* Data shown:
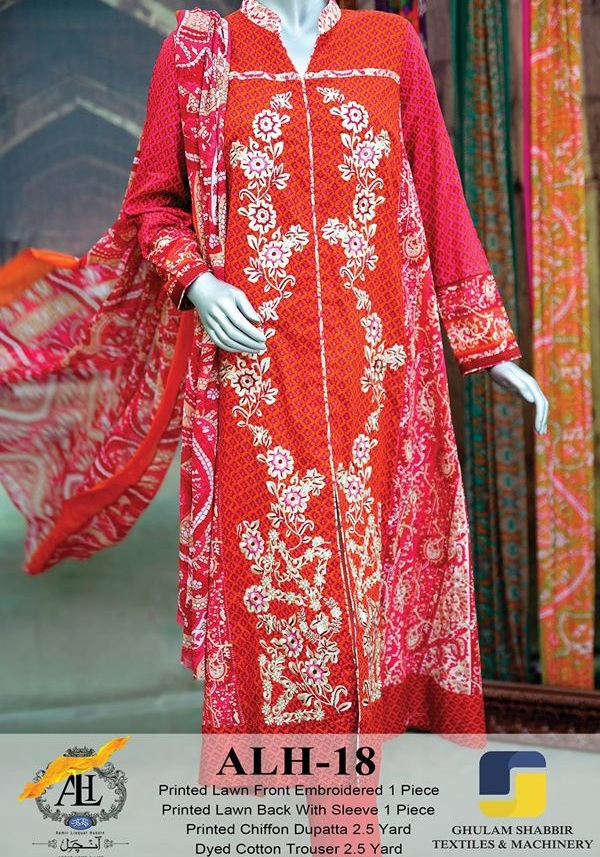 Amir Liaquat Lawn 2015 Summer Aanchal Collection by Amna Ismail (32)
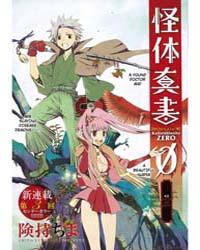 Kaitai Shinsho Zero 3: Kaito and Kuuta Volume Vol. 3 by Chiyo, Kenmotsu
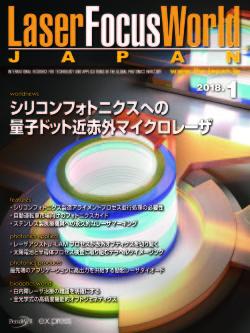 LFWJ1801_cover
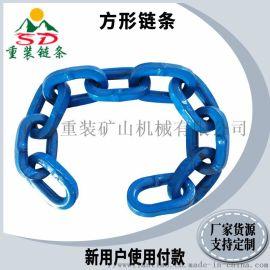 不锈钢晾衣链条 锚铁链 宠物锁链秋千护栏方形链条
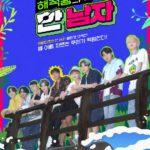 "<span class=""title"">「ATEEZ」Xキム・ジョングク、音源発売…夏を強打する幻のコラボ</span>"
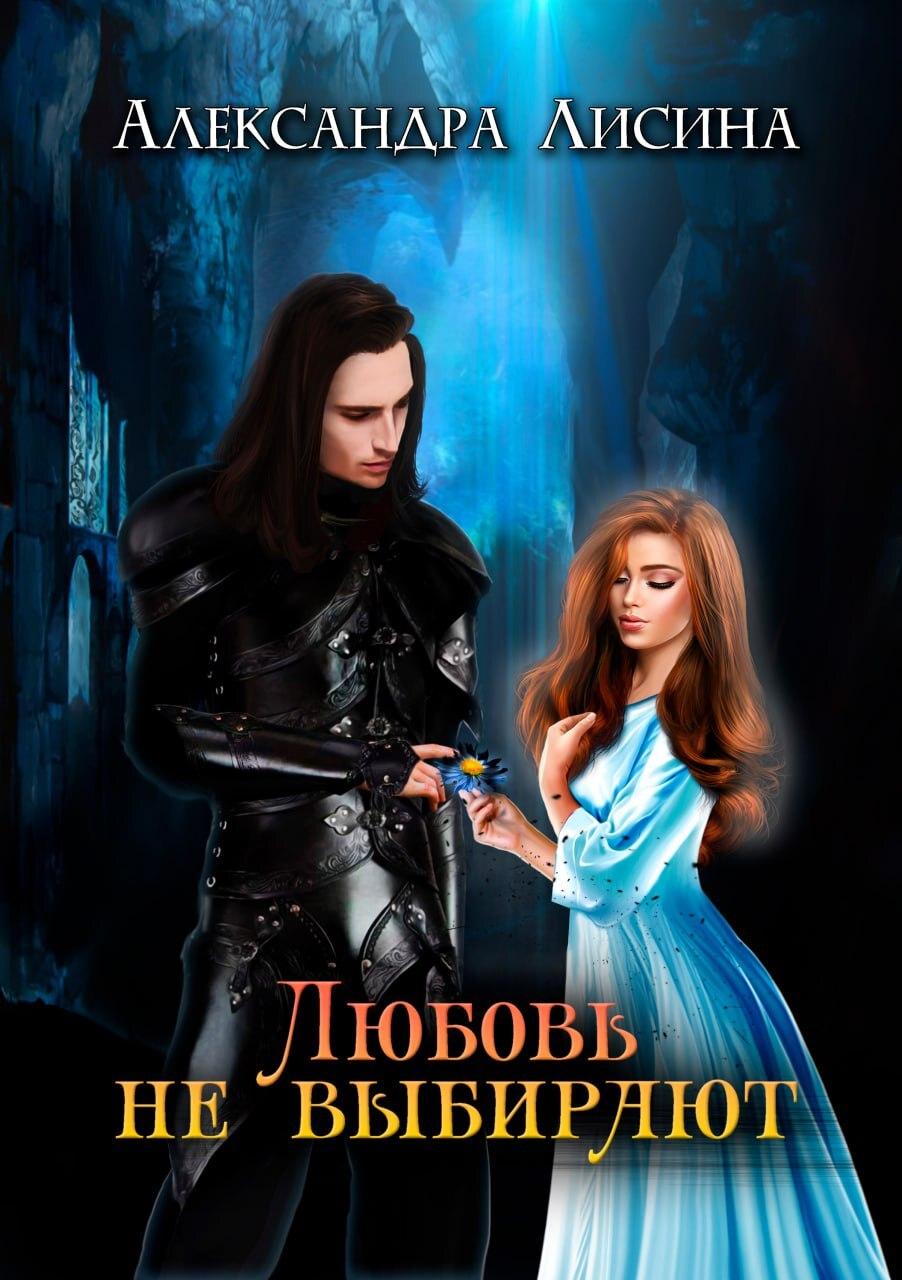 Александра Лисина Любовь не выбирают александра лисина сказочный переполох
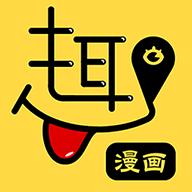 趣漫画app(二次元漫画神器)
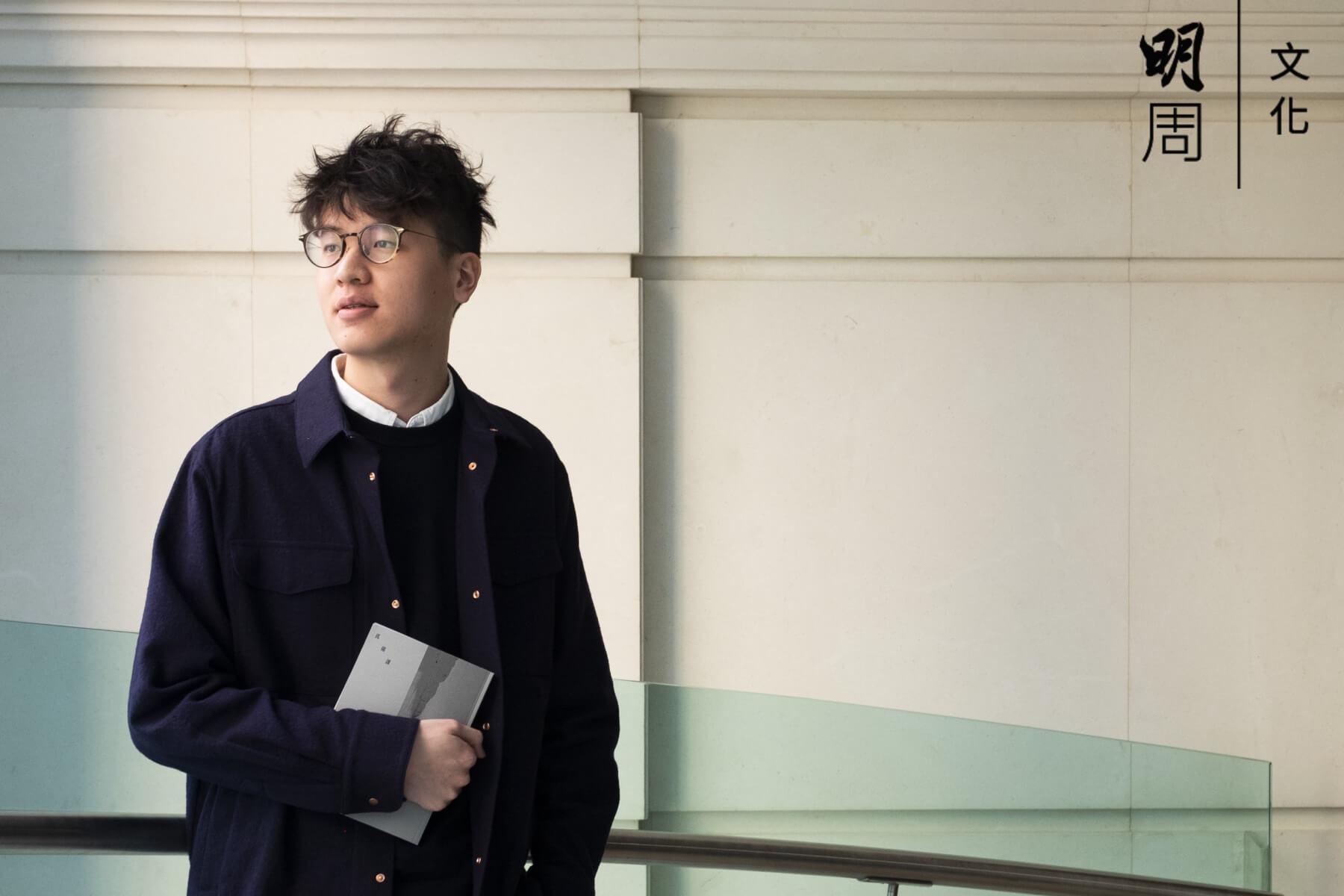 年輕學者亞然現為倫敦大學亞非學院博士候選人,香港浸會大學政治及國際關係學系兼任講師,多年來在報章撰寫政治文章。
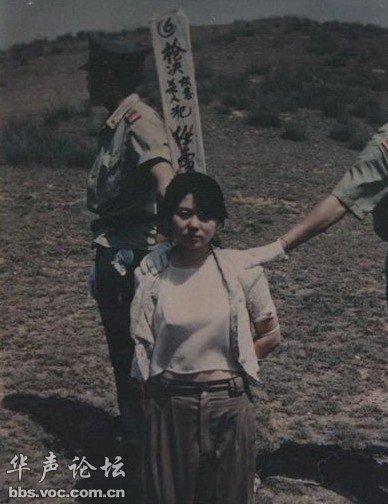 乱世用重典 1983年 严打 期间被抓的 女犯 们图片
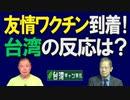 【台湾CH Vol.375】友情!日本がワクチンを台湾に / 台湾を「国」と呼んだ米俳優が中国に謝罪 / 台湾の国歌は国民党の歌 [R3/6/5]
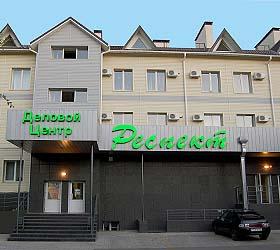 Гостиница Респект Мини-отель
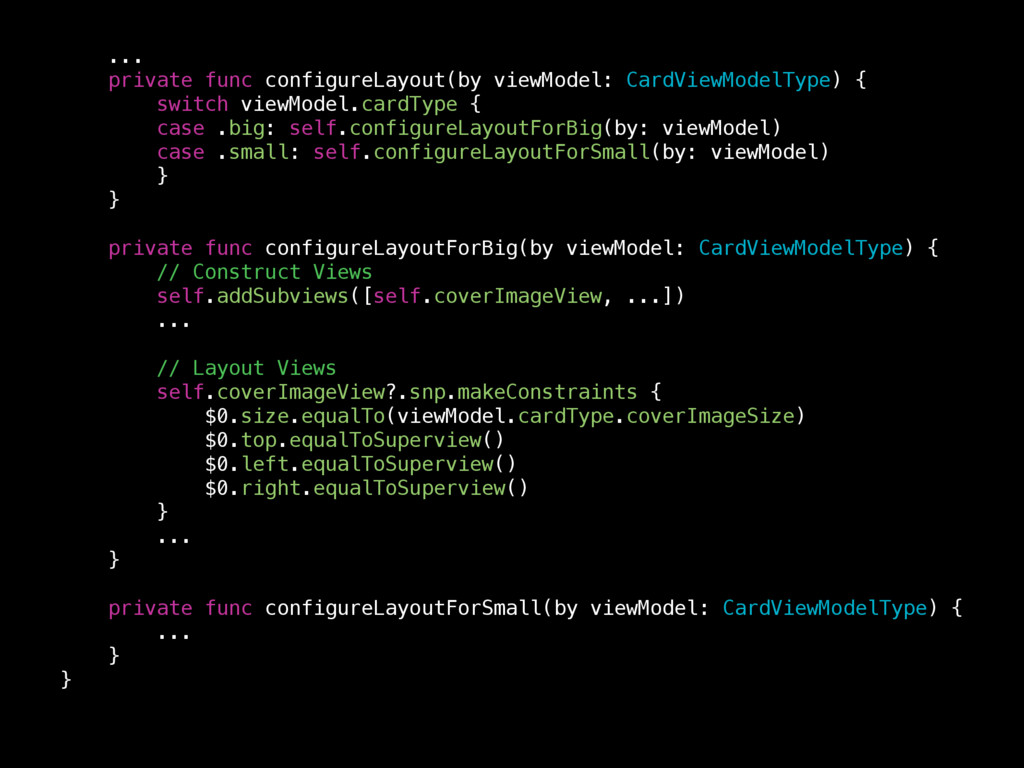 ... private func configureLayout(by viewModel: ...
...
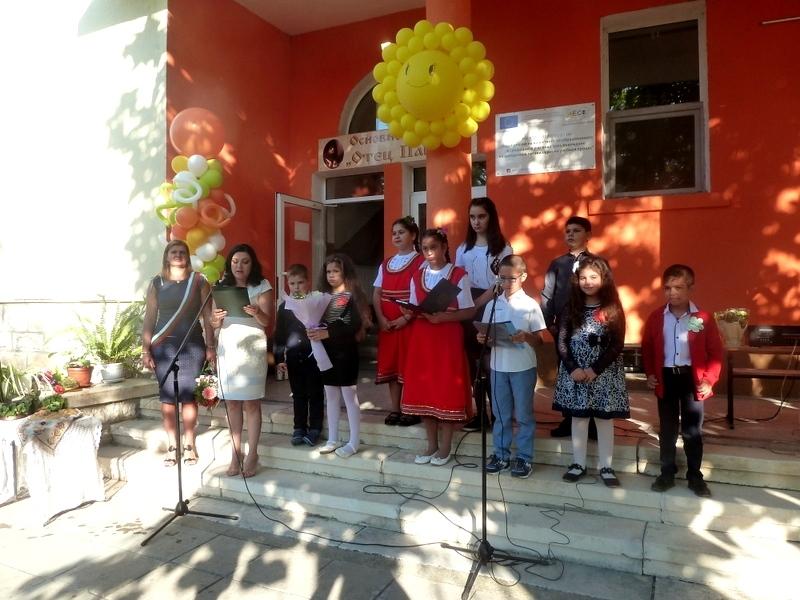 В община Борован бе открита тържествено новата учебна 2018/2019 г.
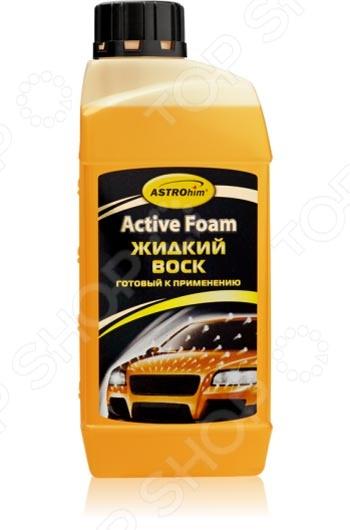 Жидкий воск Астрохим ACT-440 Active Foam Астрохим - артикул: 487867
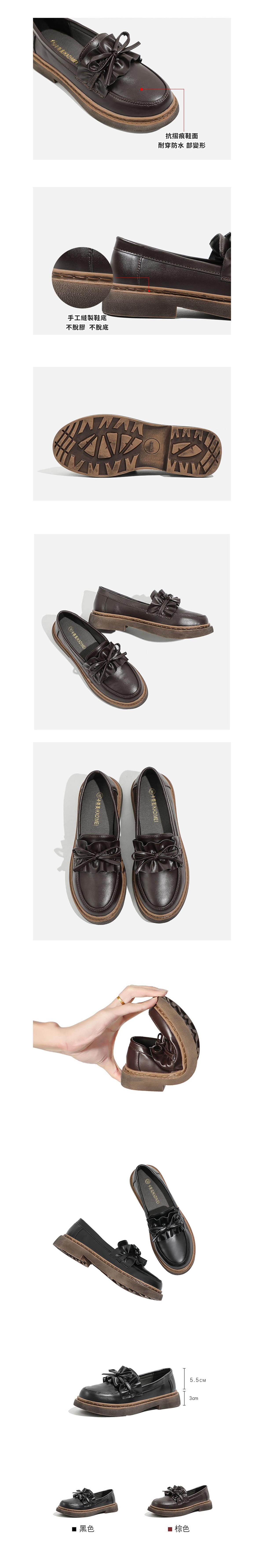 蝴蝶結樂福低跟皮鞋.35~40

* Exercise aim: Exact copy, pictures excluded: from the line with "Жидкий воск Астрохим" up to and including the line with "蝴蝶結樂福低跟皮鞋.35~40" in the data above.

* Output for this task:
 Жидкий воск Астрохим ACT-440 Active Foam Астрохим - артикул: 487867
 蝴蝶結樂福低跟皮鞋.35~40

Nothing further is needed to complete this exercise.